══ Provided records

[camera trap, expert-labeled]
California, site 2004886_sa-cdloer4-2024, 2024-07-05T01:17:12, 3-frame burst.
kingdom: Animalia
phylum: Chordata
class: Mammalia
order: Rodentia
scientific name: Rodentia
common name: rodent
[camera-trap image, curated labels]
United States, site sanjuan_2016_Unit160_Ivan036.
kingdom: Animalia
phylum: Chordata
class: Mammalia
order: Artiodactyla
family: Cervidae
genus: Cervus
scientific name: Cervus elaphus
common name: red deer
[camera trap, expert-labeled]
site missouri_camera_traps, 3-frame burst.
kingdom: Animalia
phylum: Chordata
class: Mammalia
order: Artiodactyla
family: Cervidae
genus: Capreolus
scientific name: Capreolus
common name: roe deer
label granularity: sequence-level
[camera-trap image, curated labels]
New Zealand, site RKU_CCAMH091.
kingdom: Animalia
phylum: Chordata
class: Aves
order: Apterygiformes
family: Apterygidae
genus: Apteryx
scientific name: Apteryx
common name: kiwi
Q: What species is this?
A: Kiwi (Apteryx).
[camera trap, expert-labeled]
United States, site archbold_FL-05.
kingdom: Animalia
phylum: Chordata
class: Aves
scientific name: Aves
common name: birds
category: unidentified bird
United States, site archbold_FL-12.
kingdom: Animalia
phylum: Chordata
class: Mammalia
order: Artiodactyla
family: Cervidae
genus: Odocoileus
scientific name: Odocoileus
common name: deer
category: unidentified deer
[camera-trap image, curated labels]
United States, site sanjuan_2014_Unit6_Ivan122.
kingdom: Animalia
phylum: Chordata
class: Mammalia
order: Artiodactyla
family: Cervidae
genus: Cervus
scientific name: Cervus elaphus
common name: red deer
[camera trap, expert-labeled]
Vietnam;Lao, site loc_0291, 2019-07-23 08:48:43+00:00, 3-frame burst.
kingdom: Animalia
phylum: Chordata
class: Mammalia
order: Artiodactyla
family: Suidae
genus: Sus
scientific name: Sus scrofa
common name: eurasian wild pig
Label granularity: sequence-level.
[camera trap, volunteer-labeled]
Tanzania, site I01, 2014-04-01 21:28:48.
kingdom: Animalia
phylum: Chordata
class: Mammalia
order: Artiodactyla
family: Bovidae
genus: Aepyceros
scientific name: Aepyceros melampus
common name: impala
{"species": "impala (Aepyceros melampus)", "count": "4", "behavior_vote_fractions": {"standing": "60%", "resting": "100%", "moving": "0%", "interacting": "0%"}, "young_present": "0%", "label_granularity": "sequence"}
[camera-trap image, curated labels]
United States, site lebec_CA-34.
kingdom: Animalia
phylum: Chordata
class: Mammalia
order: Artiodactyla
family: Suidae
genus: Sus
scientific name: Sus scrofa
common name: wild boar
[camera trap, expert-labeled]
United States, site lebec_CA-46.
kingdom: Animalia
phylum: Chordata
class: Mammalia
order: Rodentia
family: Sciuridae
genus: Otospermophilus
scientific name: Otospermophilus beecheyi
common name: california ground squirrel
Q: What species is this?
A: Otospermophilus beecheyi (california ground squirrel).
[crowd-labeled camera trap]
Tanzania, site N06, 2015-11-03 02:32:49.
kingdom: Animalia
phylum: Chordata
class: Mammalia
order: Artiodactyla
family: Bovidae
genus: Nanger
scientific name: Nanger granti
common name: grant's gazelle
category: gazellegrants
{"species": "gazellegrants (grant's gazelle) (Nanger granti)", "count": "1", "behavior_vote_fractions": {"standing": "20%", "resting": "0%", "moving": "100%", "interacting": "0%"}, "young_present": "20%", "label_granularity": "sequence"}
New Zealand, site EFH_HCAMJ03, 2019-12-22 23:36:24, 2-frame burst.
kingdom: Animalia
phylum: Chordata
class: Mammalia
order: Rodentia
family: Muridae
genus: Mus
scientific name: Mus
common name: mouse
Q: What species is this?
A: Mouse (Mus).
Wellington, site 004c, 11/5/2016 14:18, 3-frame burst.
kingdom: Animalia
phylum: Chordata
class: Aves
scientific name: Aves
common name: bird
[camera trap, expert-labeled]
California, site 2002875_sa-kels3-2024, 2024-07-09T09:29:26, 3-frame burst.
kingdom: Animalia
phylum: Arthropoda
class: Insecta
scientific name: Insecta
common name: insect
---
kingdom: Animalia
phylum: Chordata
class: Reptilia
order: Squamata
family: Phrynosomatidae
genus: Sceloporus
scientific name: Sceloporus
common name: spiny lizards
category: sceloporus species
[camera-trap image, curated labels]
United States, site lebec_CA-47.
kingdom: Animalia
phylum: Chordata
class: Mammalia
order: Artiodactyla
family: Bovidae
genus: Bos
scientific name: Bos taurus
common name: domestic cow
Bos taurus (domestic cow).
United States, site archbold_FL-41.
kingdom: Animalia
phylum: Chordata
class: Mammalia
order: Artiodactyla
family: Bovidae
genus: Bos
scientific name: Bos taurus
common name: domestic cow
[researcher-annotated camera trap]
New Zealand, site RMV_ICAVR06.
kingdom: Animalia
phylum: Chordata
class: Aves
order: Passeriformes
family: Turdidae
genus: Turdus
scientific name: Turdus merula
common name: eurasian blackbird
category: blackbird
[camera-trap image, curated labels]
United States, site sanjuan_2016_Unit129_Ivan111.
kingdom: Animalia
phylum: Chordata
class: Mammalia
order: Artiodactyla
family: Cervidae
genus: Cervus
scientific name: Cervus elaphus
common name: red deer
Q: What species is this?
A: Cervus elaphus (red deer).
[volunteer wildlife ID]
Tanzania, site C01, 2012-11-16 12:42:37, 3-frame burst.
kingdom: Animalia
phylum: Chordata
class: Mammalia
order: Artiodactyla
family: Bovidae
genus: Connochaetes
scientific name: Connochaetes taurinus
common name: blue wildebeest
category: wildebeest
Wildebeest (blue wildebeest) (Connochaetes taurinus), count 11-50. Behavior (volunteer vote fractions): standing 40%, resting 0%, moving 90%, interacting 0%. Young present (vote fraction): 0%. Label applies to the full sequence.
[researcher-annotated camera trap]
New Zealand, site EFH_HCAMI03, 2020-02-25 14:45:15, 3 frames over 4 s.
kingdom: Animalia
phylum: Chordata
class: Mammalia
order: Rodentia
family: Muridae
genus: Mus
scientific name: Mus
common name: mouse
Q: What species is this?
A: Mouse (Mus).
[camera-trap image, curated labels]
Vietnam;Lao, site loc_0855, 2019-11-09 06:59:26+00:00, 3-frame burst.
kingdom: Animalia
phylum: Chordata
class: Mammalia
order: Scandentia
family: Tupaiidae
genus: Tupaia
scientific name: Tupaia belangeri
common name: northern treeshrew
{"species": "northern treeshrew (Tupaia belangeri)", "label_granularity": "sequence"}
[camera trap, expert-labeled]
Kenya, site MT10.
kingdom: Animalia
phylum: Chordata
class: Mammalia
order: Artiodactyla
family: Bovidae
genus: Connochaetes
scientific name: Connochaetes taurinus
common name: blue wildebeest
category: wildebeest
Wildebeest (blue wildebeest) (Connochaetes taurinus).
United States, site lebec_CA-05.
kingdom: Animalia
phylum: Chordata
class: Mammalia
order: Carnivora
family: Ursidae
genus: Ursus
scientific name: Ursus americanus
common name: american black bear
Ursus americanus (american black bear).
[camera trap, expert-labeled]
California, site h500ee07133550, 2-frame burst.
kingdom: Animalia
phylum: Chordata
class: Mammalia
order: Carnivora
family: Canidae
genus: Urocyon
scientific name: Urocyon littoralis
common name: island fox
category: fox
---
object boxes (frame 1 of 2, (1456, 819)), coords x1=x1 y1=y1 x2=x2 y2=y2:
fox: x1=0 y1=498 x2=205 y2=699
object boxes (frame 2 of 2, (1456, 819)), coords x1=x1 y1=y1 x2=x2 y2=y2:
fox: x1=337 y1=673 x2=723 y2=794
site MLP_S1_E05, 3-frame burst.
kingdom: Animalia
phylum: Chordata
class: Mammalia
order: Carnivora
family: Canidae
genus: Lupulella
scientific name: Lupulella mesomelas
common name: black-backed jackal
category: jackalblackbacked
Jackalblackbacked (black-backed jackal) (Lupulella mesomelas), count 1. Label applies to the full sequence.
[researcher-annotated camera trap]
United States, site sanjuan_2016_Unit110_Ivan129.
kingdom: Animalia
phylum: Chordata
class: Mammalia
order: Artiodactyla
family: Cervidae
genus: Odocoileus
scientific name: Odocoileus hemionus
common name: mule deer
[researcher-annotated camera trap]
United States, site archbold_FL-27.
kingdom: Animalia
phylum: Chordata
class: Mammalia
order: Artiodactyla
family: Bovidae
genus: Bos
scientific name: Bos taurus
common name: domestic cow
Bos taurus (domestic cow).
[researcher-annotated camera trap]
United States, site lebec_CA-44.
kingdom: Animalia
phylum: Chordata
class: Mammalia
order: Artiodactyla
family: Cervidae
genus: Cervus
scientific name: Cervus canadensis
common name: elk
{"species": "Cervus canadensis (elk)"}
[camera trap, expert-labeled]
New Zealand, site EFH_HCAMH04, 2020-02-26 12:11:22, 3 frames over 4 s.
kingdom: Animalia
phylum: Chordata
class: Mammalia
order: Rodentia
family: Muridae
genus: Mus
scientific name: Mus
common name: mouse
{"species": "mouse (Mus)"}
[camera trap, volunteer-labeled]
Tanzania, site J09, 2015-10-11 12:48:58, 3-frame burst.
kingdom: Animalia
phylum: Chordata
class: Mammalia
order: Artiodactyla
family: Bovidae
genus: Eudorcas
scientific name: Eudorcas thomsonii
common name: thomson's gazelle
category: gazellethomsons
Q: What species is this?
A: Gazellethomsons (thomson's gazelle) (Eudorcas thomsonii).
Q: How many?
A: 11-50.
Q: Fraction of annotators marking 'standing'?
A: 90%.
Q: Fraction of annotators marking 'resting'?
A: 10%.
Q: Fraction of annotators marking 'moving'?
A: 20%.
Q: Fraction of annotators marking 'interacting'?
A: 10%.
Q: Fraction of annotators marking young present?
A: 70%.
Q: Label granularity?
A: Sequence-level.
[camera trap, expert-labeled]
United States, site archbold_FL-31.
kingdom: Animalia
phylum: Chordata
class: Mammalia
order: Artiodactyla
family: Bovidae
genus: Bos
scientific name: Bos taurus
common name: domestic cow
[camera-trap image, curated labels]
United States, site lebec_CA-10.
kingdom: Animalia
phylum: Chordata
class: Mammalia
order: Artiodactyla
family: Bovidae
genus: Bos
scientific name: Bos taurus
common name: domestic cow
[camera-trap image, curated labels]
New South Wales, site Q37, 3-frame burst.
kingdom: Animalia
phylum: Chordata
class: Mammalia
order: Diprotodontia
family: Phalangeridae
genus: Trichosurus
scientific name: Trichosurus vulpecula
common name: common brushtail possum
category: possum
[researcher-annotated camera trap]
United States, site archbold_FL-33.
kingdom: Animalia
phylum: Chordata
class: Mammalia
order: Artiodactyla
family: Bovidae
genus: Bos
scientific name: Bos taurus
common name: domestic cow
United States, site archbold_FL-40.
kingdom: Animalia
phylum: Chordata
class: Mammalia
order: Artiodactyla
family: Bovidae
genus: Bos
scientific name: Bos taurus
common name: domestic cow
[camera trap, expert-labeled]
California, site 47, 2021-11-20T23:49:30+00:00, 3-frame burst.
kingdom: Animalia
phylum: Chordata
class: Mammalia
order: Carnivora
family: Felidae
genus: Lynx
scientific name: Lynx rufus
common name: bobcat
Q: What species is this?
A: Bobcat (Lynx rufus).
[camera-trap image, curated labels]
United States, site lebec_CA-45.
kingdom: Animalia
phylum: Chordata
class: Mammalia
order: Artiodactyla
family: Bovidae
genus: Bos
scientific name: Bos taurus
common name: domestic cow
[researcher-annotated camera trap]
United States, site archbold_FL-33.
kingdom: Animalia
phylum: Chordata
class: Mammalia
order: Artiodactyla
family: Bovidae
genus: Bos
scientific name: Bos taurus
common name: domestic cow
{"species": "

════

*Task details*: Copy out the range of lines above starting at the line with "United States, site sanjuan_2014_Unit6_Ivan122." and ending at the line with "genus: Aepyceros", exactly and including both.

*Solution to this task*:
United States, site sanjuan_2014_Unit6_Ivan122.
kingdom: Animalia
phylum: Chordata
class: Mammalia
order: Artiodactyla
family: Cervidae
genus: Cervus
scientific name: Cervus elaphus
common name: red deer
[camera trap, expert-labeled]
Vietnam;Lao, site loc_0291, 2019-07-23 08:48:43+00:00, 3-frame burst.
kingdom: Animalia
phylum: Chordata
class: Mammalia
order: Artiodactyla
family: Suidae
genus: Sus
scientific name: Sus scrofa
common name: eurasian wild pig
Label granularity: sequence-level.
[camera trap, volunteer-labeled]
Tanzania, site I01, 2014-04-01 21:28:48.
kingdom: Animalia
phylum: Chordata
class: Mammalia
order: Artiodactyla
family: Bovidae
genus: Aepyceros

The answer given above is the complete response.